Me Marc Bensimhon, qui représente les parties civiles avec son fils Julien, l’interroge en faisant preuve de courtoisie :

« – Vous avez identifié quatre auteurs de cet acte odieux. Pouvez-vous les désigner à la cour ?

– Oui, ils sont là (elle se tourne vers le box et les nomme).

– Vous saviez que les bijoux provenaient d’un vol. Que ressentez-vous ?

– Des remords. Beaucoup de chagrin. Je m’excuse auprès des Pinto qui ont le courage de venir ici…

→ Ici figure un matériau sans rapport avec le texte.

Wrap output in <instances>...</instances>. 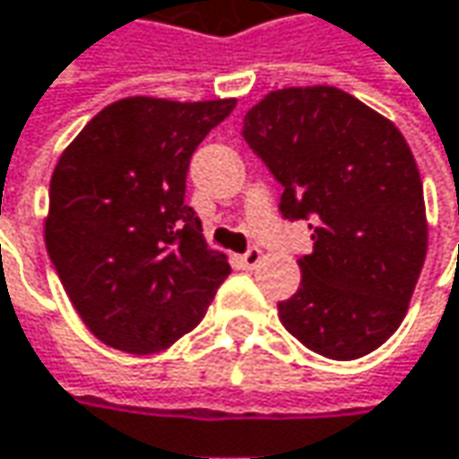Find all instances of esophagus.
<instances>
[{
    "label": "esophagus",
    "instance_id": "esophagus-1",
    "mask_svg": "<svg viewBox=\"0 0 459 459\" xmlns=\"http://www.w3.org/2000/svg\"><path fill=\"white\" fill-rule=\"evenodd\" d=\"M260 260H263V252H260L257 247H252V249H247V252L238 257V265H241V268H257Z\"/></svg>",
    "mask_w": 459,
    "mask_h": 459
}]
</instances>
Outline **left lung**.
<instances>
[{
    "label": "left lung",
    "mask_w": 459,
    "mask_h": 459,
    "mask_svg": "<svg viewBox=\"0 0 459 459\" xmlns=\"http://www.w3.org/2000/svg\"><path fill=\"white\" fill-rule=\"evenodd\" d=\"M244 139L283 186L281 212L310 221L283 328L328 359L378 350L407 315L429 249L423 181L394 123L336 86L265 94Z\"/></svg>",
    "instance_id": "left-lung-1"
}]
</instances>
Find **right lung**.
<instances>
[{"label":"right lung","instance_id":"add662e5","mask_svg":"<svg viewBox=\"0 0 459 459\" xmlns=\"http://www.w3.org/2000/svg\"><path fill=\"white\" fill-rule=\"evenodd\" d=\"M233 107L126 97L97 112L55 165L49 260L86 328L120 352L168 350L199 325L230 273L184 196L194 149Z\"/></svg>","mask_w":459,"mask_h":459}]
</instances>
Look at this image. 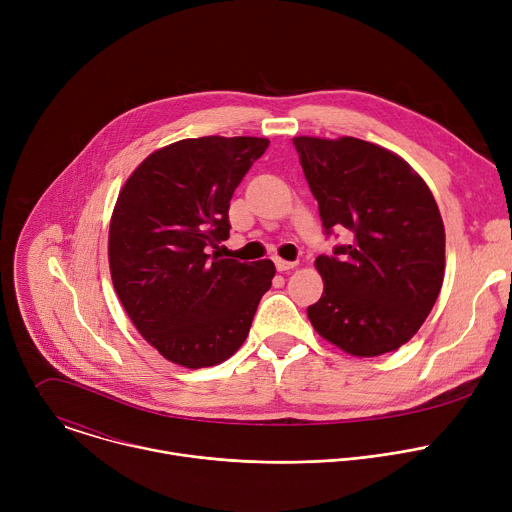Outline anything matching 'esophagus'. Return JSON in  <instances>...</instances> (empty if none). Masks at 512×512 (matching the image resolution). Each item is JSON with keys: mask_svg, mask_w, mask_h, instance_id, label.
<instances>
[{"mask_svg": "<svg viewBox=\"0 0 512 512\" xmlns=\"http://www.w3.org/2000/svg\"><path fill=\"white\" fill-rule=\"evenodd\" d=\"M298 265V261H283V259H275V267H277V271H289V269H294Z\"/></svg>", "mask_w": 512, "mask_h": 512, "instance_id": "1", "label": "esophagus"}]
</instances>
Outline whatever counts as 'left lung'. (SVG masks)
Here are the masks:
<instances>
[{
  "label": "left lung",
  "instance_id": "left-lung-1",
  "mask_svg": "<svg viewBox=\"0 0 512 512\" xmlns=\"http://www.w3.org/2000/svg\"><path fill=\"white\" fill-rule=\"evenodd\" d=\"M326 235L348 243L320 255L316 332L352 356L409 342L444 283L446 231L427 184L397 154L356 137H294Z\"/></svg>",
  "mask_w": 512,
  "mask_h": 512
}]
</instances>
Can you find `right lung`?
<instances>
[{"label":"right lung","instance_id":"obj_1","mask_svg":"<svg viewBox=\"0 0 512 512\" xmlns=\"http://www.w3.org/2000/svg\"><path fill=\"white\" fill-rule=\"evenodd\" d=\"M269 145L265 137L206 135L150 154L119 192L109 269L139 334L164 358L204 369L245 342L271 287L269 259H223L235 188Z\"/></svg>","mask_w":512,"mask_h":512}]
</instances>
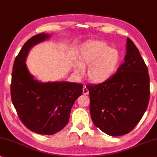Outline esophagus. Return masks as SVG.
<instances>
[{
    "instance_id": "34e87169",
    "label": "esophagus",
    "mask_w": 157,
    "mask_h": 157,
    "mask_svg": "<svg viewBox=\"0 0 157 157\" xmlns=\"http://www.w3.org/2000/svg\"><path fill=\"white\" fill-rule=\"evenodd\" d=\"M82 90H83V94H84V95H87V94H89V89H87V87H86V86H84Z\"/></svg>"
}]
</instances>
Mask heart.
Listing matches in <instances>:
<instances>
[{
    "instance_id": "heart-1",
    "label": "heart",
    "mask_w": 157,
    "mask_h": 157,
    "mask_svg": "<svg viewBox=\"0 0 157 157\" xmlns=\"http://www.w3.org/2000/svg\"><path fill=\"white\" fill-rule=\"evenodd\" d=\"M121 60V54L117 49L110 48L102 41H88L81 47L79 63L75 66V72L78 75H82L84 68L89 65L87 70L89 79L93 82L102 83L115 74Z\"/></svg>"
}]
</instances>
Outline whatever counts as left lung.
<instances>
[{
	"instance_id": "8db88e82",
	"label": "left lung",
	"mask_w": 157,
	"mask_h": 157,
	"mask_svg": "<svg viewBox=\"0 0 157 157\" xmlns=\"http://www.w3.org/2000/svg\"><path fill=\"white\" fill-rule=\"evenodd\" d=\"M90 114L96 127L109 136L127 134L143 117L150 101L148 69L130 38L124 63L110 79L87 84Z\"/></svg>"
}]
</instances>
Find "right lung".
Returning a JSON list of instances; mask_svg holds the SVG:
<instances>
[{
    "label": "right lung",
    "instance_id": "right-lung-1",
    "mask_svg": "<svg viewBox=\"0 0 157 157\" xmlns=\"http://www.w3.org/2000/svg\"><path fill=\"white\" fill-rule=\"evenodd\" d=\"M50 36L39 33L28 40L14 62L11 98L19 119L30 131L53 135L67 125L75 101L82 94V84L40 82L30 74L26 58L29 49Z\"/></svg>",
    "mask_w": 157,
    "mask_h": 157
}]
</instances>
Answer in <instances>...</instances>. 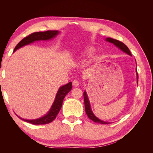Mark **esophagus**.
I'll return each instance as SVG.
<instances>
[{
	"label": "esophagus",
	"mask_w": 153,
	"mask_h": 153,
	"mask_svg": "<svg viewBox=\"0 0 153 153\" xmlns=\"http://www.w3.org/2000/svg\"><path fill=\"white\" fill-rule=\"evenodd\" d=\"M73 85L75 87H78L79 85V82L78 80H73Z\"/></svg>",
	"instance_id": "1"
}]
</instances>
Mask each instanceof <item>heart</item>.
I'll list each match as a JSON object with an SVG mask.
<instances>
[{
    "instance_id": "1",
    "label": "heart",
    "mask_w": 153,
    "mask_h": 153,
    "mask_svg": "<svg viewBox=\"0 0 153 153\" xmlns=\"http://www.w3.org/2000/svg\"><path fill=\"white\" fill-rule=\"evenodd\" d=\"M94 49L93 48H87L86 50V53L89 54V55L92 54L94 52Z\"/></svg>"
}]
</instances>
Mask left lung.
Returning a JSON list of instances; mask_svg holds the SVG:
<instances>
[{"instance_id":"1","label":"left lung","mask_w":153,"mask_h":153,"mask_svg":"<svg viewBox=\"0 0 153 153\" xmlns=\"http://www.w3.org/2000/svg\"><path fill=\"white\" fill-rule=\"evenodd\" d=\"M106 41H108L109 43H113L115 47H117V48H119L120 50H121L123 52H124V53H127L128 55H131V53L130 52V51H129V48H128L127 46L126 45H124L123 43L121 42L120 41L116 40V39H112L111 38H107L105 39ZM136 75H137V82L138 84V73H137V71L136 70ZM84 104H85V112L87 115L88 117H89L90 119H91L92 121H93L95 123H98L100 124H110L111 123L110 122H106V121H103L102 120H100V119H98L97 117L95 116V115L93 114L91 109V104L89 102V98H88L87 94V92L85 91L84 92Z\"/></svg>"}]
</instances>
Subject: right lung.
<instances>
[{"label": "right lung", "instance_id": "add662e5", "mask_svg": "<svg viewBox=\"0 0 153 153\" xmlns=\"http://www.w3.org/2000/svg\"><path fill=\"white\" fill-rule=\"evenodd\" d=\"M59 34V31L58 30H47L45 32H34V33L29 35L28 36L25 37V38L21 40L15 47L13 52H15L16 50L24 47L25 45H27L34 43V41H47L52 39V38H54L55 36H57ZM71 82H69L68 84L59 87V89L57 92L56 96H55V100L52 106H51L50 110L47 112V114H46L43 117L36 119H25L21 118L16 114V115L20 119L23 120V121L35 125L46 124L52 122L53 120L56 118L58 113L59 112L60 110H61L62 107L64 98H65V96L68 92L71 90Z\"/></svg>", "mask_w": 153, "mask_h": 153}]
</instances>
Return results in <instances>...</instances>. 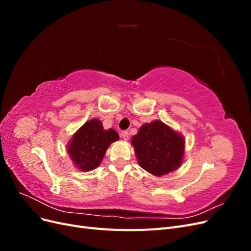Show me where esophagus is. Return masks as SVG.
Returning <instances> with one entry per match:
<instances>
[{"label":"esophagus","instance_id":"34e87169","mask_svg":"<svg viewBox=\"0 0 251 251\" xmlns=\"http://www.w3.org/2000/svg\"><path fill=\"white\" fill-rule=\"evenodd\" d=\"M130 133H128L127 131H124L123 133H121V137H123L124 140H128V138H130Z\"/></svg>","mask_w":251,"mask_h":251}]
</instances>
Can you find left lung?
Segmentation results:
<instances>
[{
    "label": "left lung",
    "instance_id": "obj_1",
    "mask_svg": "<svg viewBox=\"0 0 251 251\" xmlns=\"http://www.w3.org/2000/svg\"><path fill=\"white\" fill-rule=\"evenodd\" d=\"M142 169L155 176L176 171L184 155V138L160 120L143 125L131 140Z\"/></svg>",
    "mask_w": 251,
    "mask_h": 251
}]
</instances>
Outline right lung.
Wrapping results in <instances>:
<instances>
[{"label":"right lung","mask_w":251,"mask_h":251,"mask_svg":"<svg viewBox=\"0 0 251 251\" xmlns=\"http://www.w3.org/2000/svg\"><path fill=\"white\" fill-rule=\"evenodd\" d=\"M119 139L113 128L104 130L100 120H89L73 135L68 146L72 161L80 171L87 172L96 169L104 157L110 144Z\"/></svg>","instance_id":"obj_1"}]
</instances>
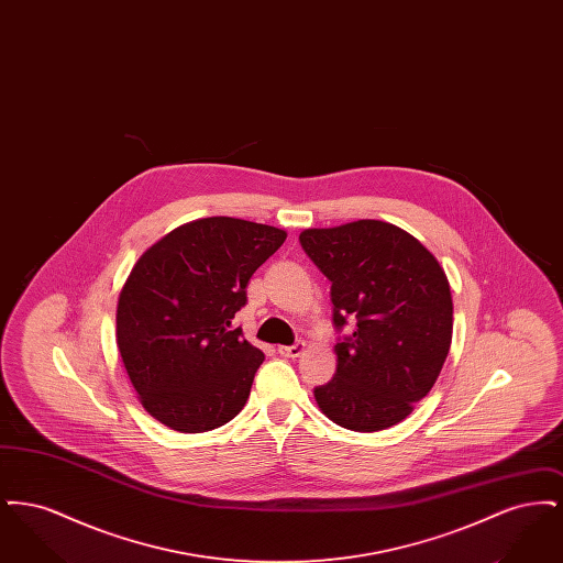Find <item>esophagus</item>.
I'll list each match as a JSON object with an SVG mask.
<instances>
[{
	"instance_id": "obj_1",
	"label": "esophagus",
	"mask_w": 563,
	"mask_h": 563,
	"mask_svg": "<svg viewBox=\"0 0 563 563\" xmlns=\"http://www.w3.org/2000/svg\"><path fill=\"white\" fill-rule=\"evenodd\" d=\"M303 350H306V342L299 340V342H295L294 346H280L278 352H280L283 356H287V358H297Z\"/></svg>"
}]
</instances>
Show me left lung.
<instances>
[{"instance_id":"obj_1","label":"left lung","mask_w":563,"mask_h":563,"mask_svg":"<svg viewBox=\"0 0 563 563\" xmlns=\"http://www.w3.org/2000/svg\"><path fill=\"white\" fill-rule=\"evenodd\" d=\"M301 249L331 280L338 367L317 386L322 413L342 429H390L434 386L454 329L450 283L434 255L401 228L361 219L303 230Z\"/></svg>"}]
</instances>
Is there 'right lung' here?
Instances as JSON below:
<instances>
[{"instance_id": "add662e5", "label": "right lung", "mask_w": 563, "mask_h": 563, "mask_svg": "<svg viewBox=\"0 0 563 563\" xmlns=\"http://www.w3.org/2000/svg\"><path fill=\"white\" fill-rule=\"evenodd\" d=\"M285 239L264 223L207 217L134 264L118 299L115 340L141 405L168 429H219L244 407L264 352L232 321L253 272Z\"/></svg>"}]
</instances>
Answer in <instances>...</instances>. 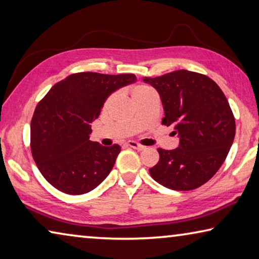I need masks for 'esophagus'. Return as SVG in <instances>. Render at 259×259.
<instances>
[{
  "instance_id": "esophagus-1",
  "label": "esophagus",
  "mask_w": 259,
  "mask_h": 259,
  "mask_svg": "<svg viewBox=\"0 0 259 259\" xmlns=\"http://www.w3.org/2000/svg\"><path fill=\"white\" fill-rule=\"evenodd\" d=\"M126 145H128L129 147H133V149H135V150H138V151L145 150V146H143V145L139 144V143L134 142V141L128 142V143H126Z\"/></svg>"
}]
</instances>
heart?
<instances>
[{"instance_id":"obj_1","label":"heart","mask_w":259,"mask_h":259,"mask_svg":"<svg viewBox=\"0 0 259 259\" xmlns=\"http://www.w3.org/2000/svg\"><path fill=\"white\" fill-rule=\"evenodd\" d=\"M151 90H152V89L149 88V86H146V85H137V86H135L134 90H133V92H131V94H133L134 99H136V98L142 97L143 94H145L146 92L151 91ZM113 99H114V96L109 97V99H108L107 102H110Z\"/></svg>"}]
</instances>
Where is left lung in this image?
Returning <instances> with one entry per match:
<instances>
[{
	"instance_id": "left-lung-1",
	"label": "left lung",
	"mask_w": 259,
	"mask_h": 259,
	"mask_svg": "<svg viewBox=\"0 0 259 259\" xmlns=\"http://www.w3.org/2000/svg\"><path fill=\"white\" fill-rule=\"evenodd\" d=\"M143 80L159 93L162 124L173 125L180 138L175 150L158 149L151 176L173 190L203 186L223 165L235 137V118L224 92L211 78L188 70Z\"/></svg>"
}]
</instances>
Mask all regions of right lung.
I'll list each match as a JSON object with an SVG mask.
<instances>
[{"instance_id": "add662e5", "label": "right lung", "mask_w": 259, "mask_h": 259, "mask_svg": "<svg viewBox=\"0 0 259 259\" xmlns=\"http://www.w3.org/2000/svg\"><path fill=\"white\" fill-rule=\"evenodd\" d=\"M136 80L133 73H73L39 102L31 121V151L40 173L57 190L86 194L107 178L121 147L90 141L91 123L110 94Z\"/></svg>"}]
</instances>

Antony vocifère dans son box, « les garçons » pouffent de rire. Les avocats de la défense prennent le relais avec nettement moins d’urbanité. Et Maria tient bon, toujours, répète deux fois que ce qu’elle dit est « véridique ».

La journée s’achève par les explications de Soumaïla D. Il n’apprécie pas l’interrogatoire vétilleux de la présidente. Il l’invective à tour de phrases : « Vous avez compris l’affaire que vous jugez ? Oui ? Non ? » Alors qu’elle s’inquiète des coups portés à Mireille, il rétorque : « Ouais, et ?… Bon, vous savez, une personne âgée, c’est fragile comme un bébé. »

Face à ce box où plaisantent quatre hommes quand les victimes sont d’une extrême dignité, vient à l’esprit une citation de Robert Louis Stevenson : « Tout le monde, tôt ou tard, s’assied au banquet des conséquences. »

(A suivre…)

La seconde partie de ce récit est à lire ici.

 

Me Marc et Julien Bensimhon
Mes Marc et Julien (à droite) Bensimhon représentent la famille Pinto (Photo : ©I. Horlans)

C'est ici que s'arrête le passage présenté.